IL-17 inhibits the accumulation of myeloid-derived suppressor cells in breast cancer via activating STAT3.

Breast cancer (BC) is one of the most common cancers, with high recurrence rate and poor prognosis of recurrent metastatic disease. In our study, we analyzed the markers and development of markers of myeloid-derived suppressor cells (MDSCs) for BC progression and occurrence. MDSCs is one of the major orchestrators of the immunosuppressive network, are associated with immune suppression and considered a prime target for cancer immunotherapy. Interleukin-17 (IL-17) is a signature cytokine of Th17 cells. Previous research has indicated that IL-17 plays a proinflammatory role. It was found to increase frequencies at certain tumors and involved in angiogenesis. This study aims to elucidate the biological role of IL-17 on MDSC in BC cells.

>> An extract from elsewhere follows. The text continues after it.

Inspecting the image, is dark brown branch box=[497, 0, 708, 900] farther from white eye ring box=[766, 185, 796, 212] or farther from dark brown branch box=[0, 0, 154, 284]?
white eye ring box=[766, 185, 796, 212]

Expression of MDSC in peripheral blood of 80 BCE patients and 20 healthy volunteers was compared. Our results indicate that MDSC numbers in patients with BC were higher than healthy donors. Moreover, the clinical grade and prognosis were correlate with the number of MDSC. In this study, we investigated the effect of IL-17 on MDSCs. CCK-8 assay and flow cytometry were used to assess the proliferation and apoptosis of cells. The expression of key MDSC-related molecules was detected by western blotting. We identified administration with IL-17 in vitro significantly induced MDSC differentiation, inhibited their proliferation and triggered apoptosis. In addition, Low IL-17 inhibited the activation of STAT3, leading to increase formation of MDSCs in BC. Our results from experiments suggest that the effects of IL-17 mediate activation of STAT3 signaling in BC cells. Taken together, our study shows that MDSCs can be a new type prognostic marker in BC patient. Targeting IL-17/Stat3 signaling may be a promising strategy for BC treatment.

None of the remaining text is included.